The Centers for Medicare and Medicaid Services (CMS) has released a proposed rule that will increase reimbursement rates for physicians in Puerto Rico under the Medicare program. The change will take place on January 1, 2017.
The difference in funding between Puerto Rico and the 50 states has been a problem for Puerto Rico for many years. With the rise of the Zika virus and the economic crisis in Puerto Rico, the effects have become even more dire. Reports from Puerto Rico say that lack of medical supplies and even of electricity and water are affecting healthcare facilities, government payments have dropped even further, and that doctors are leaving Puerto Rico at the rate of one a day.
The government of Puerto Rico is responsible for significant medical costs, with the majority of the population eligible for public health benefits. The government also has to pay a higher proportion of the costs than the governments of the 50 states do. Medicare payments in Puerto Rico are lower, and reimbursements to doctors are also lower. Increasingly, Puerto Rico’s medical professionals have been finding that they cannot survive on their earnings.
Three factors are included in decisions about Medicare payments:
- “Physician Work” considers the cost, including time, of providing a service.
- “Practice Expense” reflects the cost of maintaining a medical practice, including rental of office space, staffing costs, and the costs of equipment and supplies.
- “Malpractice” is based on the price of malpractice insurance.
A geographic pricing cost index, called GPCI, is then applied, to account for the differences in the cost of running a medical practice in different parts of the country. The cost calculations for Puerto Rico are the lowest in the United States. “As a practical matter,” says a press release from Pedro Pierluisi, the Resident Commissioner of Puerto Rico, “this means that Puerto Rico physicians are reimbursed less under Medicare than doctors in any other U.S. state or territory, including the neighboring U.S. Virgin Islands.”
Pierlusi has claimed for years that the formula does not reflect the true cost of practicing medicine in Puerto Rico, and his 2015 health care bill, Improving the Treatment of the U.S. Territories Under Federal Health Programs Act, argued for a change in the formula.
“After years of advocacy efforts undertaken by me, the Puerto Rico College of Physicians and Surgeons, the Puerto Rico Institute of Statistics, and other stakeholders, I am so gratified that CMS is now proposing to increase all three GPCIs for Puerto Rico physicians,” says Pierluisi. “Although it is not possible to precisely estimate the dollar value of this proposal, the positive impact is likely to be extraordinarily significant, because island doctors will receive higher federal payments for every single medical service they provide to Medicare patients.”

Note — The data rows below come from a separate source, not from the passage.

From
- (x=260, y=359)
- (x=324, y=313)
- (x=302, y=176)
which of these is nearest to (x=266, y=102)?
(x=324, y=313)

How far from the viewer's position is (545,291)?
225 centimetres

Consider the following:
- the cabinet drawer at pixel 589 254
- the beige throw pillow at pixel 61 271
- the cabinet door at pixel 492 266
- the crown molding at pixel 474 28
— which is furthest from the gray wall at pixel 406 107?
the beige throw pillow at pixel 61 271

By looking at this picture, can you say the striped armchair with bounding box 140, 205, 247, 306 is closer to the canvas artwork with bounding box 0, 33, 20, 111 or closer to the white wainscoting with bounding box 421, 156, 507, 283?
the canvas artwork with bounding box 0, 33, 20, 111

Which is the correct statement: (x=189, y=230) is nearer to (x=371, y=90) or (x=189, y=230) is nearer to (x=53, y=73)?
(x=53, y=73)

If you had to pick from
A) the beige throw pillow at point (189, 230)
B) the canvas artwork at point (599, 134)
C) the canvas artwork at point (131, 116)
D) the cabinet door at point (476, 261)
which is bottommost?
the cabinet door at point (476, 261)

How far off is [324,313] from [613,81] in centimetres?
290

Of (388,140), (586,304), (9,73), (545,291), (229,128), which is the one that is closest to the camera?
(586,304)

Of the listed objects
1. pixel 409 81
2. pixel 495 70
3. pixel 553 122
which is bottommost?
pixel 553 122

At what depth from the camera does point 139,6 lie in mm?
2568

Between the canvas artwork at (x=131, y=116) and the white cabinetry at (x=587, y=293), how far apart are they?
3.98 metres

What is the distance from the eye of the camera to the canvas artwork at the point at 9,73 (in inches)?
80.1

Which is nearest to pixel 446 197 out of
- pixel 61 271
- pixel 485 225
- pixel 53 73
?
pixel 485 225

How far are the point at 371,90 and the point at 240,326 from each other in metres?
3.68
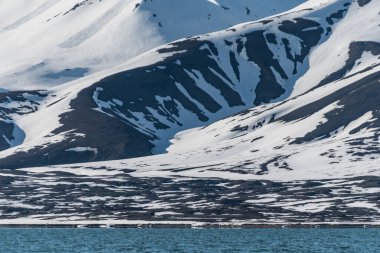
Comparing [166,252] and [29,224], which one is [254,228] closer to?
[29,224]

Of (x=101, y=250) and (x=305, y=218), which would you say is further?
(x=305, y=218)

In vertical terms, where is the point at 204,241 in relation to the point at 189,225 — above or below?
below

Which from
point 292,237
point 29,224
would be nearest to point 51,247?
point 292,237

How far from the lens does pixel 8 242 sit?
129625 mm

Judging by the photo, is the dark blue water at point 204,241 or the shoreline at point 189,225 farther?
the shoreline at point 189,225

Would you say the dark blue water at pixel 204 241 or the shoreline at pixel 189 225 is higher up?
the shoreline at pixel 189 225

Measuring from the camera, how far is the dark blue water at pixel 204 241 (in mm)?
113188

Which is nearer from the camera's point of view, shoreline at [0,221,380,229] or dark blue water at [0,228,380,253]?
dark blue water at [0,228,380,253]

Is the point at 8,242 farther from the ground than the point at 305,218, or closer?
closer

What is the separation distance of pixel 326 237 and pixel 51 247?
3970 centimetres

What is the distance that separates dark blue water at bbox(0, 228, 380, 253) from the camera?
113 m

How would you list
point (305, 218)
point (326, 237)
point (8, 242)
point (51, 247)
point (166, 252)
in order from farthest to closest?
point (305, 218) → point (326, 237) → point (8, 242) → point (51, 247) → point (166, 252)

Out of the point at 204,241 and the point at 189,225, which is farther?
the point at 189,225

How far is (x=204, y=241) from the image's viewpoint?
129625 mm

This might make it possible for doctors in Puerto Rico to keep their practices open, and for medical students from Puerto Rico to return to the Island after they complete their degrees. In 1995, Puerto Rico had a little more than half as many doctors per thousand residents as the United States. Current figures are not available.
However, the American College of Emergency Physicians reports that “Puerto Rico has no burn unit beds and only 70.1 intensive care unit (ICU) beds per 1 million people” as well as a severe shortage of emergency specialist physicians. They point out that Puerto Rico has no near neighbors, as most of the 50 states do, to help with beds and medical facilities in case of emergency. As more doctors leave and hospitals make do with fewer resources, Puerto Rico will be increasingly vulnerable to natural disasters.
“I want to express my profound gratitude to officials at both CMS and the U.S. Department of Health and Human Services, CMS’s parent agency,” Pierluisi said. “I intend to do everything within my power, working with my allies, to ensure that this proposal is retained in the final rule.” That final rule will be released in September.